COMPITO ASSEGNATO A. Riscrivi in forma più breve il paragrafo dell’editoriale che comincia con «L’altro protagonista di cui non parliamo», conservandone i fatti principali.
COMPITO ASSEGNATO B.
Rispondi alle seguenti domande basandoti sull’editoriale.
(i) In quale mese e anno l’editoriale afferma di aver già parlato ampiamente dell’Ucraina?
(ii) Da almeno quanti anni, secondo l’editoriale, vengono le motivazioni dell’invasione?
(iii) Con quale espressione, attribuita agli Americani, viene definito Boris Johnson?
COMPITO ASSEGNATO C. Riporta senza modifiche il passo dell’editoriale compreso tra "Si tratta ora" e "non da poco.", estremi inclusi.

TESTO CITATO.
********************

VOLETE NETFLIX O IL DONBASS?
I Russi dovranno affrontare difficoltà impreviste e notevoli, che rischieranno di mettere in ginocchio lo zar
Con questo editoriale sulla “grande madre Russia”, si conclude la nostra miniserie sui protagonisti della scellerata guerra in corso. Non abbiamo in questa sede esaminato l’Ucraina sia perché ne avevamo parlato ampiamente in tempi non sospetti (aprile 2017)1, evidenziando aspetti che purtroppo sono ancora validi, sia perché in questa fase c’è ben poco da dire.
L’Ucraina è vittima della ferocia di un vicino ingombrante, ma anche dell’insipienza e della voglia di visibilità del suo leader e del continuo e consistente flusso di armi e sostegno finanziario da parte di USA ed Europa.
L’altro protagonista di cui non parliamo è la Gran Bretagna, perché il premier pro-tempore Boris Johnson sta cavalcando la tigre della protesta antiputiniana per strappare qualche altro mese di permanenza nella cadrega, anche se la sua sorte politica è meritatamente segnata. Come direbbero gli Americani, un’anatra zoppa. Del resto, con l’uscita dal contesto UE, le prospettive economiche e di politica estera del Regno Unito sono diventate sicuramente meno brillanti e i recenti sviluppi non aiutano i sudditi della regina a recuperare un ruolo autorevole e significativo.
Il vero protagonista (in negativo) è il leader russo Vladimir Putin. Una decisione come quella di invadere il territorio ucraino con truppe meccanizzate e carri armati non può essere giustificata, anche se le motivazioni vengono da lontano (almeno otto anni, da quando è iniziata la repressione ucraina nel Donbass grazie ai mercenari neonazisti ingaggiati dal governo) e va riconosciuto che i numerosi appelli lanciati nel tempo per far cessare le esercitazioni Nato ai confini e per fermare l’evidente escalation militare degli Ucraini – che hanno anche chiesto di entrare nella Nato - sono rimaste inascoltate.
Si tratta ora di vedere, dal punto di vista economico, cosa è successo e cosa succederà alla Federazione russa in seguito alla guerra. È facile constatare che niente di buono arriverà per il gigante ex-sovietico, le cui debolezze strutturali sono risultate evidenti e destinate ad aggravarsi. Anche nel caso in cui vinca sul campo – eventualità tutt’altro che scontata -, Putin dovrà fronteggiare una serie di difficoltà non da poco.

********************

DATI FORNITI.
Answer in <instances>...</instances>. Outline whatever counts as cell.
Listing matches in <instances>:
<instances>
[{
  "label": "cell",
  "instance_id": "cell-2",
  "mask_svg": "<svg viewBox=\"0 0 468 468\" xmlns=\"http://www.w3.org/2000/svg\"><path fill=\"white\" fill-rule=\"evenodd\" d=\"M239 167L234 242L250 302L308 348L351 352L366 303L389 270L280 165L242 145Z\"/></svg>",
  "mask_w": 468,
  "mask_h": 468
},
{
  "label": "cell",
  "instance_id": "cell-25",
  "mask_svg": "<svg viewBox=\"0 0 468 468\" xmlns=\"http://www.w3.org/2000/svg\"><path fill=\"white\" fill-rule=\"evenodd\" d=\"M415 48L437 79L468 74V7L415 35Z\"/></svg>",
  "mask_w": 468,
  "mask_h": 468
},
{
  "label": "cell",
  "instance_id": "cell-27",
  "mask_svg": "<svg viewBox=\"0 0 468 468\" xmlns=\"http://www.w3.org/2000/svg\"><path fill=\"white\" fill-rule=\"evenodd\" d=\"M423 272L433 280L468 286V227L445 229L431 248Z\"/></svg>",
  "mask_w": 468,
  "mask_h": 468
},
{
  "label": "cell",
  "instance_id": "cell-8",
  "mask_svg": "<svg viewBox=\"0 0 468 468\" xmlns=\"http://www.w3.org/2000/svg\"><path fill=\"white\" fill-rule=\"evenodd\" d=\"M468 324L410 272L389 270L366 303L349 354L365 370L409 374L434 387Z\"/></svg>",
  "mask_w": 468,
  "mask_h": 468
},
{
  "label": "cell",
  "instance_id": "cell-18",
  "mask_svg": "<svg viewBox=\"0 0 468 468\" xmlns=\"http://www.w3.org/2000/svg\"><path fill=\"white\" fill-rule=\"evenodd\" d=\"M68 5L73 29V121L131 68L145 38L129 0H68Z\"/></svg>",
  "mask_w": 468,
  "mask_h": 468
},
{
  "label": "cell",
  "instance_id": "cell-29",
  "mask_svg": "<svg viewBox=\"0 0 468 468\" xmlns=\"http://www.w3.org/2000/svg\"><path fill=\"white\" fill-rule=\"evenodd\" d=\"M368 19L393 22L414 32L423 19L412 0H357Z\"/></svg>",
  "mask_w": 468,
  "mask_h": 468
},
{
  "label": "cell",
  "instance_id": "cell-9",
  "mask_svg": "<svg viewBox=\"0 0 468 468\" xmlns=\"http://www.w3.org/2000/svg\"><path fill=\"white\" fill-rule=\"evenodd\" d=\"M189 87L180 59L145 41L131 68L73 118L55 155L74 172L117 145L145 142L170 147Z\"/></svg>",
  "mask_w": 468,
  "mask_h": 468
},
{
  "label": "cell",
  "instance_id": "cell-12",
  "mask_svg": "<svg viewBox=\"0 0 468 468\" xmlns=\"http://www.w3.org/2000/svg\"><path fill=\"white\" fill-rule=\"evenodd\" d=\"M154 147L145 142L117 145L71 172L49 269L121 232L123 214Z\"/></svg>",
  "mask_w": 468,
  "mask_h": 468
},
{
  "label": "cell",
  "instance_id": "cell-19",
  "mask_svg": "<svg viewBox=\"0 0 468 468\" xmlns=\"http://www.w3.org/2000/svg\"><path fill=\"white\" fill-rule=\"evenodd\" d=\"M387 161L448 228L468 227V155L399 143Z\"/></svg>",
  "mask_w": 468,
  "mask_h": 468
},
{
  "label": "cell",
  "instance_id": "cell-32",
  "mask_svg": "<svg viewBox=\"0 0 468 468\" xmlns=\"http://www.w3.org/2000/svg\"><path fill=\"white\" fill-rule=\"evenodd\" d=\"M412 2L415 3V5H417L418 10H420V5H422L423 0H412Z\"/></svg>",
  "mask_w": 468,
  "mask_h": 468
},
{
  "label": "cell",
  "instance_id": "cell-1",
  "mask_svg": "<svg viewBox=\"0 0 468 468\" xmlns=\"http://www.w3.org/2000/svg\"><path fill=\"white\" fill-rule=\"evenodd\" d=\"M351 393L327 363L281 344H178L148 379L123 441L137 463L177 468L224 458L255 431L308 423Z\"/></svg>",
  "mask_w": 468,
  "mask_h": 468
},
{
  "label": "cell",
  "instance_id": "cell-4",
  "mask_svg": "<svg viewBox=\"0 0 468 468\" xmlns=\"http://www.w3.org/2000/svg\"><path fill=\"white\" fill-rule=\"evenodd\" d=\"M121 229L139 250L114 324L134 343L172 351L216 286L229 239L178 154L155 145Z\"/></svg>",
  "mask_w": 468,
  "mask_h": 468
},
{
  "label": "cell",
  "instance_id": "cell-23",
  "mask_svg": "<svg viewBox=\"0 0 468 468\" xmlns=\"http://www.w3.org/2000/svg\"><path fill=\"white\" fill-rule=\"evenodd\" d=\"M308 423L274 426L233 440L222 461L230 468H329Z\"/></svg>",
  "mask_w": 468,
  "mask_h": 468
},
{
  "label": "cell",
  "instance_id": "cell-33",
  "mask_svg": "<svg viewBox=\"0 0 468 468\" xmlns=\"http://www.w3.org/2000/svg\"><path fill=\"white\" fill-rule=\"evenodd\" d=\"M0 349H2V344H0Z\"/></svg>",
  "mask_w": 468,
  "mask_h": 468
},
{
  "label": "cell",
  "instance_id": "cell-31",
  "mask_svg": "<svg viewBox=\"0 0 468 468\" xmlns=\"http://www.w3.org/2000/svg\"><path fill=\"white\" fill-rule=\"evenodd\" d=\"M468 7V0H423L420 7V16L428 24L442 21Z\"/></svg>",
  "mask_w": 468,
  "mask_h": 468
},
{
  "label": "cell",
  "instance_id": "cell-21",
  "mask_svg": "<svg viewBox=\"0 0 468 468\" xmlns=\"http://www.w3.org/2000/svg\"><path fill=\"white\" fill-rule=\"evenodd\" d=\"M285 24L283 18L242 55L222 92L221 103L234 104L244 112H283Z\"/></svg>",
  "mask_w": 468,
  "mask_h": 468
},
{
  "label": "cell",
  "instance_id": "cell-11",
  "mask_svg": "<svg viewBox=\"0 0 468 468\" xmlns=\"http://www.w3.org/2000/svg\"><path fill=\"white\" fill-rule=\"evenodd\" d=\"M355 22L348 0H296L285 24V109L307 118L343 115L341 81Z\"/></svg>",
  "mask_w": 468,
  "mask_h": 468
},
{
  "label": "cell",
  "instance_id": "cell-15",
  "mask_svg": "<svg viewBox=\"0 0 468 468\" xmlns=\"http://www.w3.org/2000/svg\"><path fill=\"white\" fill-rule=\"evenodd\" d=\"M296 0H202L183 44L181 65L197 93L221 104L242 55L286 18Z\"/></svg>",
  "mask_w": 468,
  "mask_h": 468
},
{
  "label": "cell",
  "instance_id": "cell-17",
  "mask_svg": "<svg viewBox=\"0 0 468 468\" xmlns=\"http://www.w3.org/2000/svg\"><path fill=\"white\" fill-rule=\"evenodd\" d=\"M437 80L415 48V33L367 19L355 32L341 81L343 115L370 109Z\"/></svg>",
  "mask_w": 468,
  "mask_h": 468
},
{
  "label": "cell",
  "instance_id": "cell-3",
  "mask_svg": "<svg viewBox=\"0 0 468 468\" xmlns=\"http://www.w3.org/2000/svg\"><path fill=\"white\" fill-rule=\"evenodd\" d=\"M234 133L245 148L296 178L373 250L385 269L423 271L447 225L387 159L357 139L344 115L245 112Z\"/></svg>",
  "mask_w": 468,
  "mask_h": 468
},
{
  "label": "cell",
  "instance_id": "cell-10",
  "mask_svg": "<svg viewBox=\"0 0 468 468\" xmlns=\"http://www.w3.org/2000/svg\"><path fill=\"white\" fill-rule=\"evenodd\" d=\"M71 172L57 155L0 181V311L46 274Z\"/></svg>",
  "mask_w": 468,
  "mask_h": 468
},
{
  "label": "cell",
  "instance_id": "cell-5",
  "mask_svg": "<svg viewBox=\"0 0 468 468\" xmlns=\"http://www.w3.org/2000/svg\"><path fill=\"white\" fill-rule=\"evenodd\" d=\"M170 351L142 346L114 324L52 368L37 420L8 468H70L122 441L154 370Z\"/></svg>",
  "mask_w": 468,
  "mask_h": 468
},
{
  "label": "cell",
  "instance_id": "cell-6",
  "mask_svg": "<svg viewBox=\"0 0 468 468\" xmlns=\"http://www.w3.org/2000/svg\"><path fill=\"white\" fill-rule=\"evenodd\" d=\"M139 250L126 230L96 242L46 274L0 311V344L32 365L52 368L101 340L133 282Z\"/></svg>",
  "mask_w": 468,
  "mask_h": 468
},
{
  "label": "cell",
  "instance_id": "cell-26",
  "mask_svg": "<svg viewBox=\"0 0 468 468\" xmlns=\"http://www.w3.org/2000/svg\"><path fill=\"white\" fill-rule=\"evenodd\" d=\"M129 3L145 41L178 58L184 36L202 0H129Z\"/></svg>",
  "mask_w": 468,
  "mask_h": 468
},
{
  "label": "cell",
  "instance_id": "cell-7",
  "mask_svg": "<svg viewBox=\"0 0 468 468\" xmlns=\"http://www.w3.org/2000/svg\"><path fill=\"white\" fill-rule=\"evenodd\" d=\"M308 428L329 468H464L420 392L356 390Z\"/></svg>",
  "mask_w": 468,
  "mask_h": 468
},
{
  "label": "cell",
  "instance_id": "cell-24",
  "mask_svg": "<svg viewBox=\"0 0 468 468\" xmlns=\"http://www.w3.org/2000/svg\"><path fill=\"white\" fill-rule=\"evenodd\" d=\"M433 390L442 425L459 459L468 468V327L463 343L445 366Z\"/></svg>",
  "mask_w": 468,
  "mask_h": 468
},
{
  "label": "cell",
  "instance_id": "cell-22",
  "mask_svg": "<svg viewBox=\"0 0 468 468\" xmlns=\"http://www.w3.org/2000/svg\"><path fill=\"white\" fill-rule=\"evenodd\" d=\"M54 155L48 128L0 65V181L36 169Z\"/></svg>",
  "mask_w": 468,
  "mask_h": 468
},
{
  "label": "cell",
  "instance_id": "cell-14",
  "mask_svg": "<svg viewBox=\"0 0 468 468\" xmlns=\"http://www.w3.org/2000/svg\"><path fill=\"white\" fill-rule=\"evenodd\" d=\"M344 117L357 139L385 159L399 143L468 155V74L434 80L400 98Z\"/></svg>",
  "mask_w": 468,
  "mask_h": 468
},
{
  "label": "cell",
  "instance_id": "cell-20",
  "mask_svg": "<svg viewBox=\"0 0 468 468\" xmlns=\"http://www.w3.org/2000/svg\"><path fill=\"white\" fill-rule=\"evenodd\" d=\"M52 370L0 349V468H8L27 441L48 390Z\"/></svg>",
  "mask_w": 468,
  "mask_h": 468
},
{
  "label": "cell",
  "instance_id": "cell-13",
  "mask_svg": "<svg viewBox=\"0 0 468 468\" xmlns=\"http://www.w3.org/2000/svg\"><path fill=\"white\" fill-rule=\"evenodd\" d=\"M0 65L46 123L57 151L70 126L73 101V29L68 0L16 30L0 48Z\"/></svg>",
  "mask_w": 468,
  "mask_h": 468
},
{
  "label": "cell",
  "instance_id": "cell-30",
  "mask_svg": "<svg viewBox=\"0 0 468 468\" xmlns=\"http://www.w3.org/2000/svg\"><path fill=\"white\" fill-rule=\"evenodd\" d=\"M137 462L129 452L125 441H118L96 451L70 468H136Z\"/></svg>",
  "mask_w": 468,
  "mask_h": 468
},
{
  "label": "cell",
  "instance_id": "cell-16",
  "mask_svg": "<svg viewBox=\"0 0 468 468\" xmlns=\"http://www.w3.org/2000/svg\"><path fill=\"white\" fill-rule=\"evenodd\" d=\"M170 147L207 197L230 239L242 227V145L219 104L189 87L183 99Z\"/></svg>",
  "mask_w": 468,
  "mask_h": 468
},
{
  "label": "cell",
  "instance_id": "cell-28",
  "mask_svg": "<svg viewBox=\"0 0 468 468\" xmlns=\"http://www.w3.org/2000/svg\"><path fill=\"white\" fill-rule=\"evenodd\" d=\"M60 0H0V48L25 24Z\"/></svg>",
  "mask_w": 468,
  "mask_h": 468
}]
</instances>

********************

RISPOSTA SVOLTA A. L’editoriale non tratta la Gran Bretagna perché il premier pro-tempore Boris Johnson sfrutta la protesta contro Putin per restare al governo qualche mese in più. La sua sorte politica è però segnata, come quella di un’anatra zoppa. Con l’uscita dall’UE, inoltre, le prospettive economiche e di politica estera del Regno Unito sono peggiorate. I recenti sviluppi non lo aiutano a recuperare un ruolo autorevole e significativo.

RISPOSTA SVOLTA B.
(i) Nell’aprile 2017.
(ii) Da almeno otto anni.
(iii) Un’anatra zoppa.

RISPOSTA SVOLTA C.
Si tratta ora di vedere, dal punto di vista economico, cosa è successo e cosa succederà alla Federazione russa in seguito alla guerra. È facile constatare che niente di buono arriverà per il gigante ex-sovietico, le cui debolezze strutturali sono risultate evidenti e destinate ad aggravarsi. Anche nel caso in cui vinca sul campo – eventualità tutt’altro che scontata -, Putin dovrà fronteggiare una serie di difficoltà non da poco.